Humorous everyday antics.
So, my niece is staying with us for four days out of the week while her mother works in Vegas. How do I deal with that, you ask? With a lot of prayer (mostly so I don’t kill myself or her) and with some humor. Or a little Ouzo and Coke, whichever is closest at hand.
She came in the other day and told me that she was working on her room so that she would be able to meet her mother’s boyfriend in Vegas when he comes. I looked at her like, yeah? And how does that impact my life? She said she needed boxes to pack all of her junk in. I have some boxes. Okay, so she can have some of my boxes. This is where the trouble starts.
She has everything known to man in that room. And it’s not like she has the entire room to herself in which to store the stuff- she has a corner of the room and her mother has the rest of the room. My niece’s stuff is overflowing every drawer and shelf she has. Things like arcade trinkets, bubble solution in dinky squeeze bottles on string, broken bracelets and single earrings are dribbled everywhere. She’s got toys she’s never played with, RC cars with no batteries and bent antannae, and socks that, to me, are too black on the bottom to bother washing. These are the things she’s saving and stuffing into boxes. They’re already taped shut, too- as if a box cutter won’t allow me or her mother the good time of looking through them just one more time.

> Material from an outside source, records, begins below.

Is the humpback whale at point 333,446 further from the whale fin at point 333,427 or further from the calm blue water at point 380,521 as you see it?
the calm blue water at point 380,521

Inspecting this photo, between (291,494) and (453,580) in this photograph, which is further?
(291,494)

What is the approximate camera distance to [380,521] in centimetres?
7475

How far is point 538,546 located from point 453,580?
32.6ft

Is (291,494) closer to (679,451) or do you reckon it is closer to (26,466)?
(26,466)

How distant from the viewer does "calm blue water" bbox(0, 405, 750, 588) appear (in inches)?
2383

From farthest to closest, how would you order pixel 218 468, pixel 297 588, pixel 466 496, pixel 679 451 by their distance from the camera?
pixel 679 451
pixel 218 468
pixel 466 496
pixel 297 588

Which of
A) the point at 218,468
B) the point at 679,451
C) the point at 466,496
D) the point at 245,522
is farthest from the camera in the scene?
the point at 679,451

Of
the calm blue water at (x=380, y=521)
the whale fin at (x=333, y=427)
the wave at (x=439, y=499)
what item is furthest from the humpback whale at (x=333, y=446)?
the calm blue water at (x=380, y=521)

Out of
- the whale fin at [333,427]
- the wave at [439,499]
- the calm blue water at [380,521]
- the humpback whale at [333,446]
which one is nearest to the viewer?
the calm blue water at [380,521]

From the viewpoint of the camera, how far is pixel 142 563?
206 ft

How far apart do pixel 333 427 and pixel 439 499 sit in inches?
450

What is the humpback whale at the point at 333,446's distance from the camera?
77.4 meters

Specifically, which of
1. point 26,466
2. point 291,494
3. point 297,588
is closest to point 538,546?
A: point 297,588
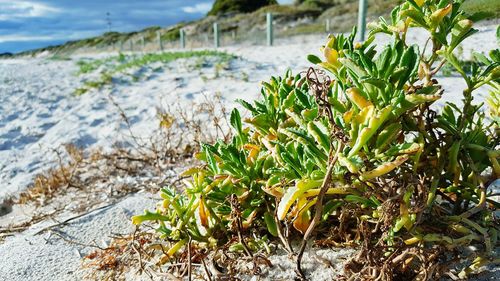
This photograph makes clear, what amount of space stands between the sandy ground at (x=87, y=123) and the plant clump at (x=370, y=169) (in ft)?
0.59

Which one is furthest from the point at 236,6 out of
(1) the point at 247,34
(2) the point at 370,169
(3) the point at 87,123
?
(2) the point at 370,169

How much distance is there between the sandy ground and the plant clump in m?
0.18

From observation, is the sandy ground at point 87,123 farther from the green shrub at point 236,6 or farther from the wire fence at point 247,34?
the green shrub at point 236,6

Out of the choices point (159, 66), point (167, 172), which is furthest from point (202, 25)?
point (167, 172)

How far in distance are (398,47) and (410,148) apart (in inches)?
10.4

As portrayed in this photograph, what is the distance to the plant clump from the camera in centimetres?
119

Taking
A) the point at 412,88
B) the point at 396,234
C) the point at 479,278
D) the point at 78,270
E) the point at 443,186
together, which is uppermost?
the point at 412,88

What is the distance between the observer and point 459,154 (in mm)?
Result: 1419

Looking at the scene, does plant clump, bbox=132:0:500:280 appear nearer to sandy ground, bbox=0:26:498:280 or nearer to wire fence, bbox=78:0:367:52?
sandy ground, bbox=0:26:498:280

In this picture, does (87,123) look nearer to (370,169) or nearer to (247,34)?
(370,169)

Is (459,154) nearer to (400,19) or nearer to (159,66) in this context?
(400,19)

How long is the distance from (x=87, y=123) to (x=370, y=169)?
4787mm

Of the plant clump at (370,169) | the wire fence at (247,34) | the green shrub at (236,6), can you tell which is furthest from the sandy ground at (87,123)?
the green shrub at (236,6)

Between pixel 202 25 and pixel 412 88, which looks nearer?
pixel 412 88
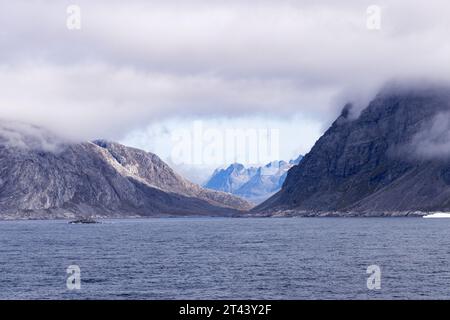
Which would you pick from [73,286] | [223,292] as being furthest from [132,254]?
[223,292]

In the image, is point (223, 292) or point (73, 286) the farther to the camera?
point (73, 286)
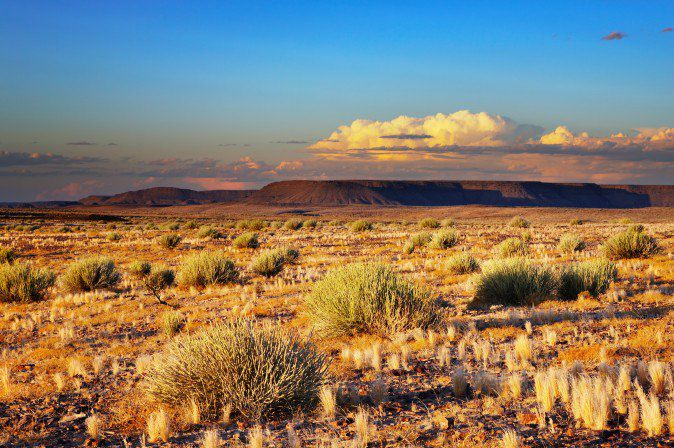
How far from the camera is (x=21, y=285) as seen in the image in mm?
15344

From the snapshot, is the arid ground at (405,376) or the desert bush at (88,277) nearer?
the arid ground at (405,376)

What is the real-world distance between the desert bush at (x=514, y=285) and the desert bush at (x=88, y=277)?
12.4 m

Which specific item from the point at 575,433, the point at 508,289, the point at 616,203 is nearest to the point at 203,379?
the point at 575,433

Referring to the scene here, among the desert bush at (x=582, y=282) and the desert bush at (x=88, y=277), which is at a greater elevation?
the desert bush at (x=582, y=282)

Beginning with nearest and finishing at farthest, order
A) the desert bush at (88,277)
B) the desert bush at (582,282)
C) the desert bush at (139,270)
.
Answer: the desert bush at (582,282)
the desert bush at (88,277)
the desert bush at (139,270)

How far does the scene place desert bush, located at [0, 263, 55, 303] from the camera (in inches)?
606

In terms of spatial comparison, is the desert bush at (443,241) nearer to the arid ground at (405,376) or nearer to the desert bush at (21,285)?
the arid ground at (405,376)

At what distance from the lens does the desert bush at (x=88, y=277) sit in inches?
668

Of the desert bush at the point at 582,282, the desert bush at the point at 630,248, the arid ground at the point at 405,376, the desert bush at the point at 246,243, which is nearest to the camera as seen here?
the arid ground at the point at 405,376

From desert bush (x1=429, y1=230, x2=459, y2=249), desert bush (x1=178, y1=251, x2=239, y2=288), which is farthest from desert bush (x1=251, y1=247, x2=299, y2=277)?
desert bush (x1=429, y1=230, x2=459, y2=249)

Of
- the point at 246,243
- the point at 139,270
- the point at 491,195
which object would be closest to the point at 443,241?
the point at 246,243

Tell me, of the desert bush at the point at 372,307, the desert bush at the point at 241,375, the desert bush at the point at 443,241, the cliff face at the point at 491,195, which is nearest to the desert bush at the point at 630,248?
the desert bush at the point at 443,241

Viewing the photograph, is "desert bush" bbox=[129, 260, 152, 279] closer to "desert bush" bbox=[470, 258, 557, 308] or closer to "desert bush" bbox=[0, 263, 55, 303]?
"desert bush" bbox=[0, 263, 55, 303]

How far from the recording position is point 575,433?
4406 mm
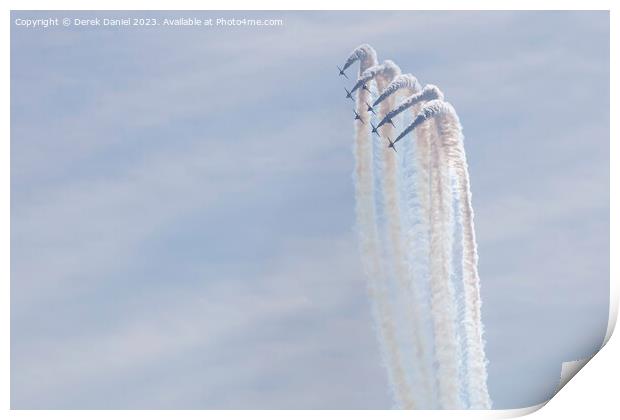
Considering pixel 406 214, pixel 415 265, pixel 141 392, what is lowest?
pixel 141 392

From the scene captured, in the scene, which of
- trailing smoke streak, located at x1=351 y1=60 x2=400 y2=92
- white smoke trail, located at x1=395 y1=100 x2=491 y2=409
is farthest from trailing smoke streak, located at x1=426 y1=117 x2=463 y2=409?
trailing smoke streak, located at x1=351 y1=60 x2=400 y2=92

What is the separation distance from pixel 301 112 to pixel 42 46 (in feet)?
4.70

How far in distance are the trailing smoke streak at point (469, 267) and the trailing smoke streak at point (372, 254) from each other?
0.36m

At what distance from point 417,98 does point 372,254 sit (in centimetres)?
86

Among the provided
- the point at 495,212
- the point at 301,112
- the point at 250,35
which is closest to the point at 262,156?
the point at 301,112

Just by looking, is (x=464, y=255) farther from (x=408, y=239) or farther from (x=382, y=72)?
(x=382, y=72)

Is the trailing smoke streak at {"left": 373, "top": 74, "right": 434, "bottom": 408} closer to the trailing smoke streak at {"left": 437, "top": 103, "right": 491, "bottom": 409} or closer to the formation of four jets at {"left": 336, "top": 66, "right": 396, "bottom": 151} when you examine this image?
the formation of four jets at {"left": 336, "top": 66, "right": 396, "bottom": 151}

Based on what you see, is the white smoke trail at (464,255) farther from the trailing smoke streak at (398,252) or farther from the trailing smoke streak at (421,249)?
the trailing smoke streak at (398,252)

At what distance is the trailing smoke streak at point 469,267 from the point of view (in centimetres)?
379

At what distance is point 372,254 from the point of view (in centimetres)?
379

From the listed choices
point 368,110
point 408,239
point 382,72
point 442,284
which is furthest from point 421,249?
point 382,72

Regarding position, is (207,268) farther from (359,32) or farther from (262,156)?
(359,32)

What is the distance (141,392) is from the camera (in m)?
3.82

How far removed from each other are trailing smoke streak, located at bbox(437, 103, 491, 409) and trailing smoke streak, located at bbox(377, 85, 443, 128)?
0.09 meters
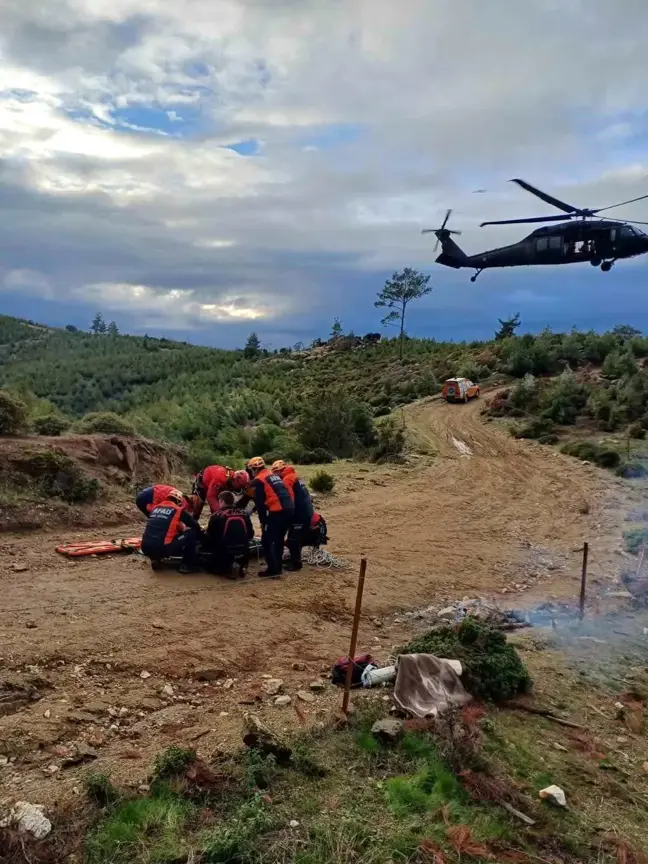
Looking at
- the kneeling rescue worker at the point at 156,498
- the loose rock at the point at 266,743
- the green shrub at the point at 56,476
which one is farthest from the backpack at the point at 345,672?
the green shrub at the point at 56,476

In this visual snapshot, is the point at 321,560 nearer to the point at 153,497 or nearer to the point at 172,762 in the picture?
the point at 153,497

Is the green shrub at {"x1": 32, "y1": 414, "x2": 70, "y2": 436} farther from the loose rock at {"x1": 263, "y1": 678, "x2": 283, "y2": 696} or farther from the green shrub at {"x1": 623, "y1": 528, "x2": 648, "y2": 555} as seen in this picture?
the green shrub at {"x1": 623, "y1": 528, "x2": 648, "y2": 555}

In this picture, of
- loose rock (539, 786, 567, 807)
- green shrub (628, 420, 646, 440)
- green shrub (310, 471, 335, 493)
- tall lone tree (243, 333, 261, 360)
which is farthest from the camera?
tall lone tree (243, 333, 261, 360)

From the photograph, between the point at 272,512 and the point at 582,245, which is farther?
the point at 582,245

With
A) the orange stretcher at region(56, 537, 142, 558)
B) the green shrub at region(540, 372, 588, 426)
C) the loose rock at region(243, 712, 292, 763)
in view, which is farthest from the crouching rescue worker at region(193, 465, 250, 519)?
the green shrub at region(540, 372, 588, 426)

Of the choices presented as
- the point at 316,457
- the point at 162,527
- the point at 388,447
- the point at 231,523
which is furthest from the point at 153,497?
the point at 388,447

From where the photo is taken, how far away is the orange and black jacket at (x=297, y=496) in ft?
32.9

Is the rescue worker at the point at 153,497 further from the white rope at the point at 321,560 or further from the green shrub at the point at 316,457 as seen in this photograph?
the green shrub at the point at 316,457

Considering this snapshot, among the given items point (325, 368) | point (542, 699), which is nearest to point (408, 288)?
point (325, 368)

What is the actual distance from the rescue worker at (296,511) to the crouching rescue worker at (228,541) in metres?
0.71

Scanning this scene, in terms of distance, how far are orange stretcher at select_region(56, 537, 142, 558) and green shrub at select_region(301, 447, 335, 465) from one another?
1019 centimetres

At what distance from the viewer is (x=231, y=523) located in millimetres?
9523

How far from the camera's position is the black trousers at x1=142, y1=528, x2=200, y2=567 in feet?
30.9

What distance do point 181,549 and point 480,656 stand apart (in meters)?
4.24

The last thing she came out with was this: a certificate from the store where she got her ears pierced. She held it reverently and in a shaky voice asked whether I thought she should save it or not. In twenty years, I said, is this going to be important to you? She shrugged. How about in two years? She shrugged. Can you wear earrings? No, she said, my ears got too infected to wear earrings. Then I guess it’s not important to keep the certificate for being such a brave girl in getting your ears pierced with earrings that infected your ears, right? She gave a quick nod in the affirmative and looked at me like the fireworks had just exploded in her head. She got it! And now, I can sit back and write my articles about the cute kid who is finally really cleaning her room for the first time in her twelve years.